With campus violence an ever-present risk, school officials must be increasingly vigilant. But
in a Grant County case, a school district that swiftly investigated and responded to an alleged
“hit list” by one of its high school students still wound up in court as a defendant.
With barely 2,500 inhabitants, the town of Warden, situated between Moses Lake and Othello, is
an unlikely hotbed of controversy.
The hullabaloo innocently began when a school bus driver discovered a backpack left behind on
the bus. Looking through the backpack for the owner's name, he found a handwritten list of names
with the words “2 kill list” at the top. The driver dutifully gave the list and backpack to the
Warden High School principal, who promptly interviewed the student (called only “K.S.” in court
documents).
K.S. admitted writing the list while on the phone with a friend (referenced in court documents
as “S.M.”). She said they never intended to harm anyone on the list, and that they created it
because they were bored.
Losing no momentum, the principal and the police chief interviewed S.M. that same afternoon.
The student admitted that he and K.S. had compiled the list over the phone, but he also said it
was a “joke” and that they didn't actually intend to harm anyone. There was seemingly an element of
truth to his statement because the 128 names on the list included not only students and teachers,
but also famous figures like “Shania Twain,” “big bird,” “goerge [sic] bush,” “bill clinton,” “al
gore,” “Martha Stewart,” “opra [sic],” and “garth brooks.”
Although the police chief thought S.M. posed no threat, the school district immediately expelled
him for three days on an emergency basis and then, just hours later, converted it to a 45-day
suspension. (It's unclear whether K.S. suffered any like consequences.) Within five days of finding
the list, the school district gave notice to all parents and staff that a “threatening reference”
had been made, that the involved student had been suspended, and that it had a “zero tolerance
policy” for threats made on school grounds.

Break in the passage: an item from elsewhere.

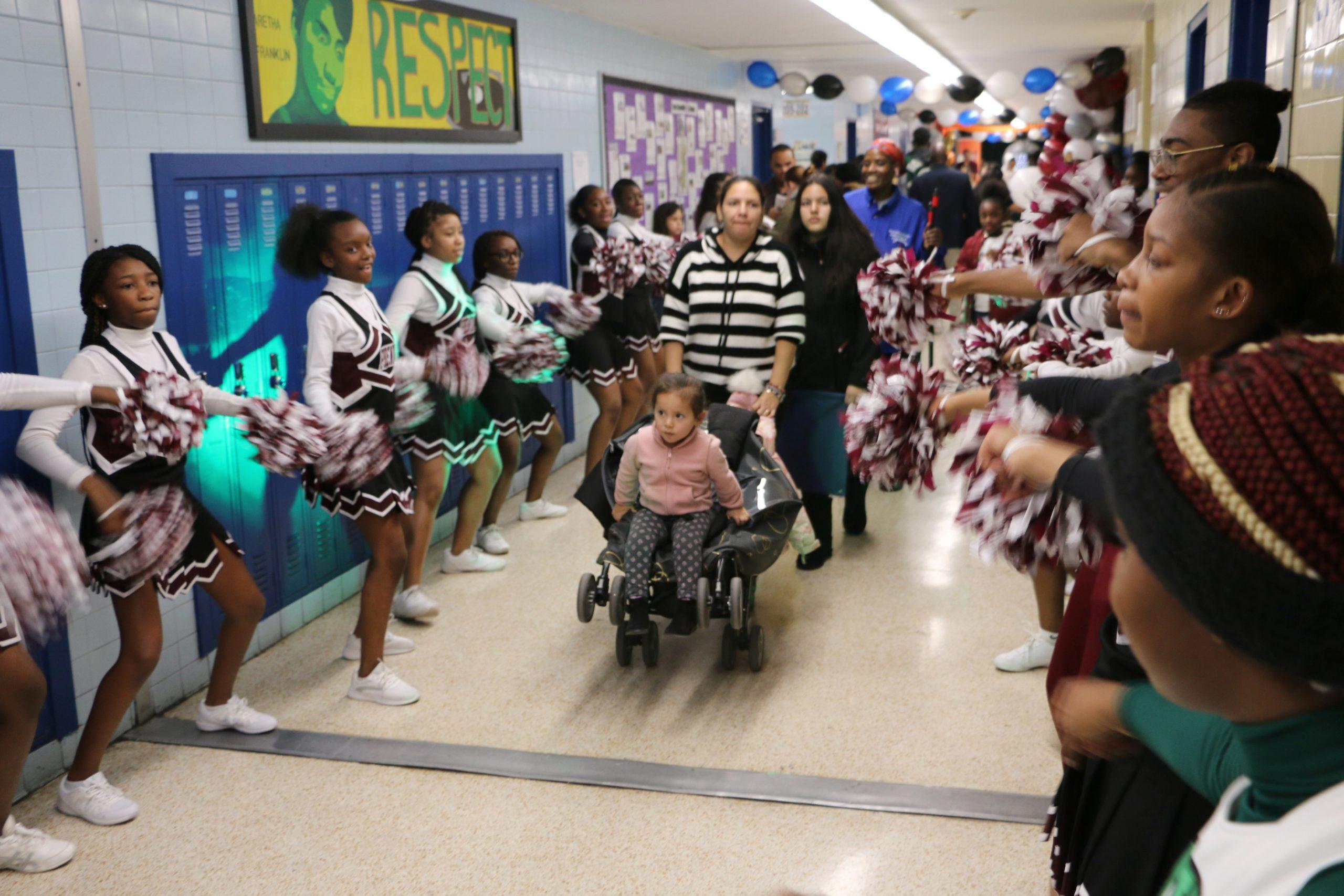 Cheerleaders from University High School greeted families at Newark's school enrollment fair on Saturday.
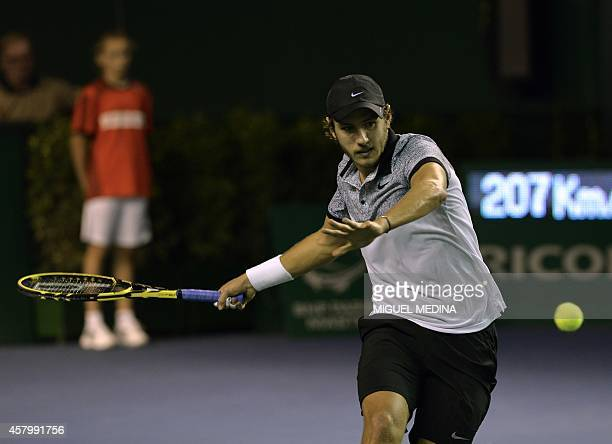 France's Lucas Pouille returns the ball to Croatia's Ivo Karlovic during the second round match at the ATP World Tour Masters 1000 indoor tennis...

As a precondition to returning to school, S.M. had to undergo an extensive mental health
examination. Soon after the evaluating psychiatrist recommended his return, the district admitted
S.M. back into school.
This is when the plot thickened.
The first name on the “2 kill list” was “billy,” an apparent reference to one of S.M.'s
classmates.
Billy's parents wanted S.M. to be suspended for the rest of the school year, as they thought his
presence would harm their son. Instead, the school board admitted S.M. without notifying the
parents. This upset the parents, who refused to let Billy return to school as long as S.M. was
there.
Discussions then followed between the school district and the parents. Although they agreed to
an “alternative educational plan” allowing Billy to do his studies at home, the district refused to
assign a full-time tutor to him. On top of that, a counselor retained by the parents later
diagnosed Billy with post-traumatic stress disorder.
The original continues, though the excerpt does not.